Morreu Umberto Eco

[i]"Umberto Eco, filósofo e autor de obras como “O Nome da Rosa” e “O Pêndulo de Foucault”, morreu esta sexta-feira, 19 de fevereiro, aos 84 anos. O escritor faleceu às 22h30 (21h30 em Portugal continental), em casa, confirmou a família ao jornal La Repubblica.

Nascido a 5 de janeiro de 1932, o semiólogo, escritor, professor universitário e filósofo foi uma das figuras mais marcantes da cultura italiana dos últimos 50 anos. “O Nome da Rosa”, romance publicado em 1980, é um dos principais sucessos do escritor. A obra do italiano foi traduzida para dezenas de países e tornou-se num fenómeno de vendas.

Em 2015, Umberto Eco publicou “Número Zero”. No livro, o escritor analisou o jornalismo da atualidade e as novas plataformas digitais, escolhendo como cenário narrativo a redação de um jornal diário. “Esta obra de Umberto Eco torna-se, nesta vertente, numa espécie de manual de decisões em que a qualidade do produto final está mais arredada das preocupações do que seria desejável”, adiantava em comunicado de lançamento a editora Gradiva.

O filósofo, semiótico e historiador Umberto Eco nasceu em Alessandria, no noroeste de Itália, na região do Piemonte. Literariamente, o professor jubilado da Universidade de Bolonha, estreou-se na fição com o policial “O Nome da Rosa”, que lhe valeu o Prémio Strega, em 1981, ao qual se sucederam outros títulos, com grandes tiragens como “O Pêndulo de Foucault”, “A Ilha do Dia Antes”, “Baudolino”, “A Misteriosa Chama da Rainha Loana” e “O Cemitério de Praga”.

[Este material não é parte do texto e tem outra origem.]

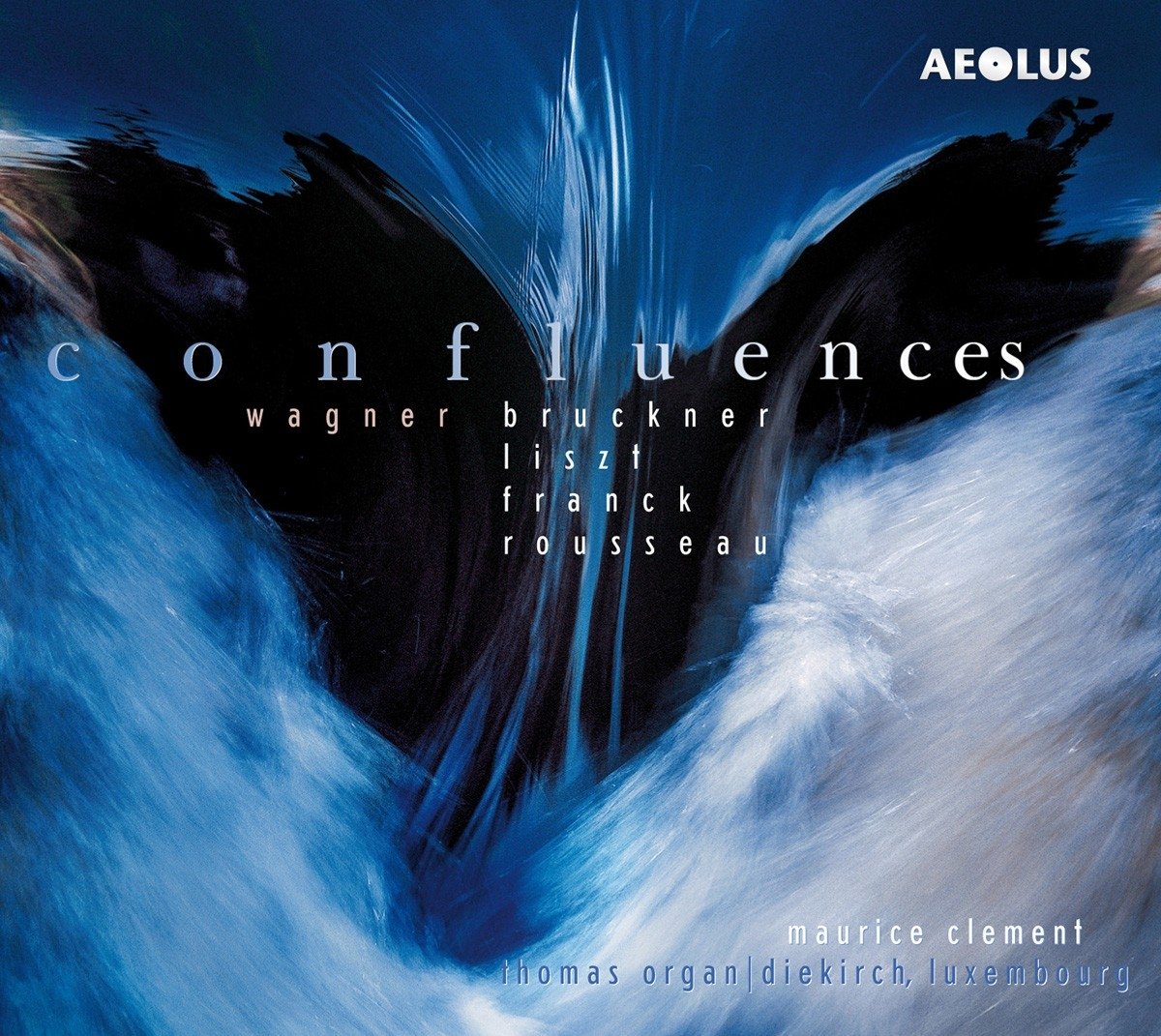 Confluences - Works by Wagner, Franck, Liszt, Rousseau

Umberto Eco, que lecionou entre outras, nas universidades norte-americanas de Yale e Harvard, assim como no Collège de France, é autor de uma vasta bibliografia ensaísta, citando-se, entre outros, “O Signo”, “Os Limites da Interpretação”, “Kant e o Ornitorrinco” e “Como se Faz uma Tese em Ciências Humanas”, tendo ainda dirigido e organizado obras como “História da Beleza”, “História do Feio” e “História das Terras e dos Lugares Lendários”.

Em 2008, o ensaísta e romancista italiano ganhou o Prémio Reino de Redonda pela “incrível agudeza dos seus ensaios” e pela sua “quase incomensurável erudição e curiosidade infatigável”. Quando soube que lhe tinha sido atribuído o galardão, o escritor declarou-se “feliz de passar a fazer parte desse reino” imaginário.

Para Umberto Eco, o livro é “um milagre da tecnologia eterna, como a roda, o martelo, a frigideira ou a bicicleta. A sua essência permanecerá sempre e a Humanidade nunca o poderá evitar”, sublinhou o escritor."[/i]

Um dos meus Top5.
Que descanse em paz.

Mais um dos ENORMES.

Eu já nem comento…

Que descanse em Paz…

‘‘As pessoas nascem sempre sob o signo errado, e estar no mundo de forma digna significa corrigir dia a dia o próprio horóscopo.’’
in ‘O Pêndulo de Foucault’

RIP!

2016 não está para brincadeiras. Que descanse em paz.

Um grande pensador. Que descanse em Paz.

Paz à sua alma…

Faleceu um dos grandes pensadores da actualidade. Vai continuar connosco, a sua obra perpetua no tempo.

Paz à sua alma.

Este vai ser recordado sempre que alguém mencionar uma pessoa intelectualmente muito dotada.

Um dos meus autores favoritos (se bem que o Cemitério de Praga deixou a desejar).

Vou honrar os seus feitos intelectuais lendo, logo que possível, a obra “O Pêndulo de Foucalt”.

DEP
Não o conhecia mas tinha um nome verdadeiramente espectacular

Ao cuidado de quem gosta de bons livros de história: leiam a colecção Idade Média, cujo conteúdo foi escolhido e organizado pelo Umberto Eco.
Já só me falta ler o último volume.
Cada livro custa trinta e tal euros, mas é dinheiro bem investido - para já, porque as obras conseguem, com capítulos muito bem fundamentados, desmanchar as teorias vigentes sobre essa época (Idade Média = Idade das Trevas = Balelas).

É bom saber que este homem tinha obras intressantes. :great:

Triste é saber nestas circunstancias, mas uns livros dele quando tiver tempo.